Department of Pharmacology, University of Florida, Gainesville, Florida 32610.
Plant Physiol. 1988 Apr;86(4):1185-92. doi: 10.1104/pp.86.4.1185.
The role of the photosystems in the exchange of (18)O between species of inorganic carbon and water was studied in suspensions of the cyanobacterium Synechococcus sp. (UTEX 2380) using membrane-inlet mass spectrometry. This (18)O exchange is caused by the hydration-dehydration cycle of CO(2) and is catalyzed by carbonic anhydrase. We observed the complex (18)O exchange kinetics including dark-light-dark transients in suspensions of whole cells and found these to be identical to the (18)O exchange kinetics of physiologically fully active spheroplast preparations. There was no enhancement effect of inorganic nitrogen on inorganic carbon accumulation. Membrane preparations exhibited no uptake of inorganic carbon and very little carbonic anhydrase activity, although these membranes were photosynthetically fully competent. DCMU, the inhibitor of photosystem II, eliminated almost entirely the (18)O exchange activity of whole cells in the light. But this effect of DCMU could be reversed by addition of the electron donor couple 3,6-diaminodurene/ascorbate, suggesting the involvement of photosystem I in the events leading to (18)O exchange. Iodoacetamide, an inhibitor of CO(2) fixation, enhanced the (18)O exchange in whole cell suspensions and inhibited neither the uptake of inorganic carbon nor the dehydration of bicarbonate in the light. The proton carrier carbonylcyanide m-chlorophenylhydrazone and the inhibitors diethylstilbestrol and N,N' -dicyclohexyl carbodiimide affecting the membrane potential, totally abolished (18)O exchange in the light. From (18) O-labeled inorganic carbon experiments we conclude that one of the roles of photosystem I is to provide the active uptake of inorganic carbon into the cells, where carbonic anhydrase catalyzes the interconversion between CO(2) and HCO(3) (-) resulting in the (18)O exchange from inorganic carbon to water.
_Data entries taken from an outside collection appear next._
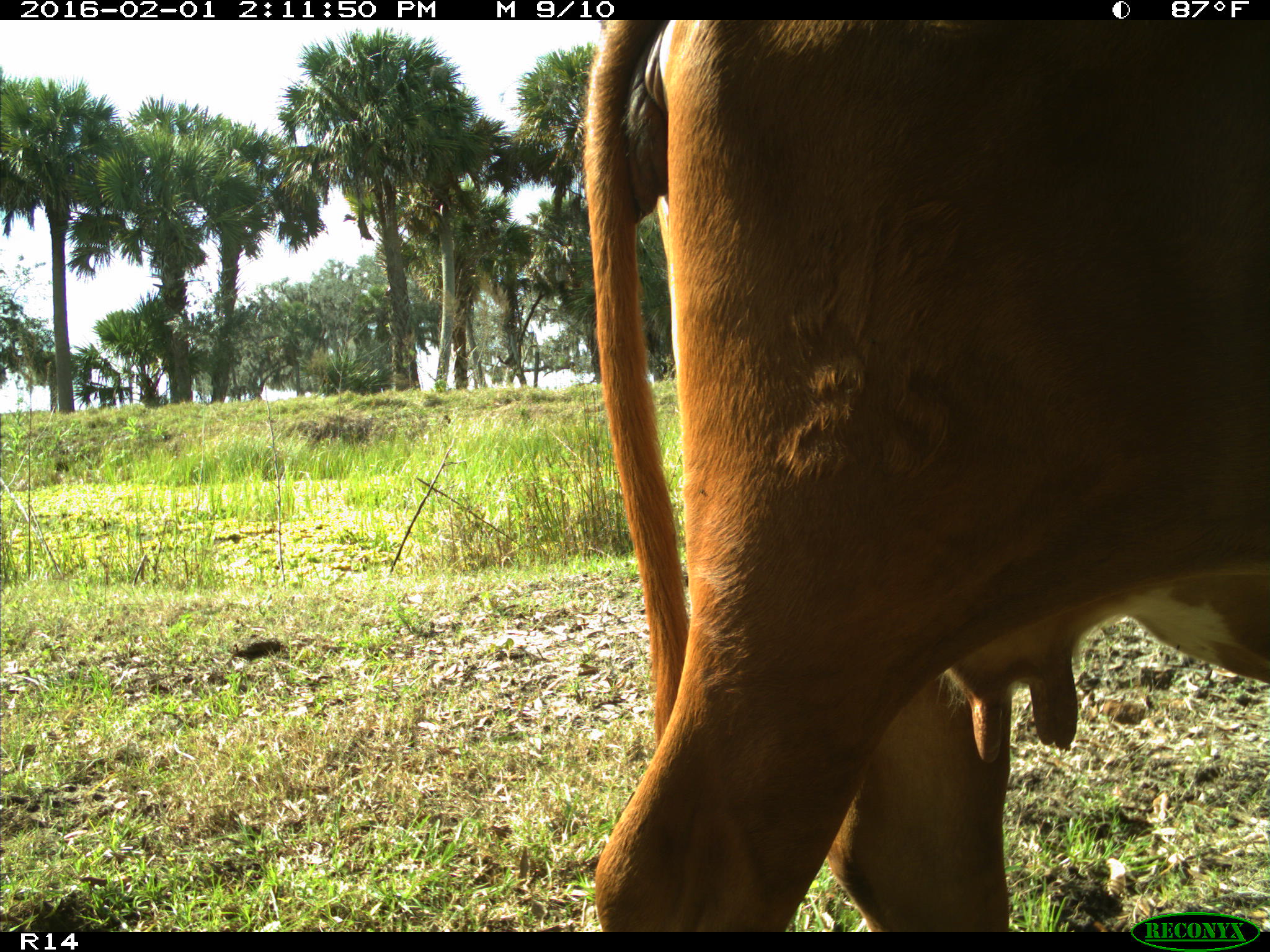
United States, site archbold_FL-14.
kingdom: Animalia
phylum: Chordata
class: Mammalia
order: Artiodactyla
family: Bovidae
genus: Bos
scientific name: Bos taurus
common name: domestic cow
用膜进样质谱法研究了在蓝藻集胞藻(UTEX 2380)悬浮液中光系统在无机碳和水之间的(18)O 交换作用。这种(18)O 交换是由 CO2 的水合-脱水循环引起的,由碳酸酐酶催化。我们观察到整个细胞悬浮液中复杂的(18)O 交换动力学,包括黑暗-光-黑暗瞬变,发现这些与生理上完全活跃的原生质体制备物的(18)O 交换动力学相同。无机氮对无机碳积累没有增强作用。尽管这些膜具有完全的光合能力,但膜制剂对无机碳没有吸收作用,碳酸酐酶活性也非常低。作为光系统 II 抑制剂的 DCMU 几乎完全消除了整个细胞在光照下的(18)O 交换活性。但是,DCMU 的这种作用可以通过添加电子供体偶 3,6-二氨基二氢嘧啶/抗坏血酸来逆转,这表明光系统 I 参与了导致(18)O 交换的事件。作为 CO2 固定抑制剂的碘乙酰胺增强了整个细胞悬浮液中的(18)O 交换,并且在光照下既不抑制无机碳的吸收,也不抑制重碳酸盐的脱水。质子载体羰基氰化物 m-氯代苯腙和影响膜电位的抑制剂二乙基己基二硫代氨基甲酸钠和 N,N' -二环己基碳二亚胺完全消除了光照下的(18)O 交换。从(18)O 标记的无机碳实验中,我们得出结论,光系统 I 的作用之一是为无机碳的主动摄取提供细胞,在细胞中碳酸酐酶催化 CO2 和 HCO3-(-)之间的相互转化,导致(18)O 从无机碳交换到水中。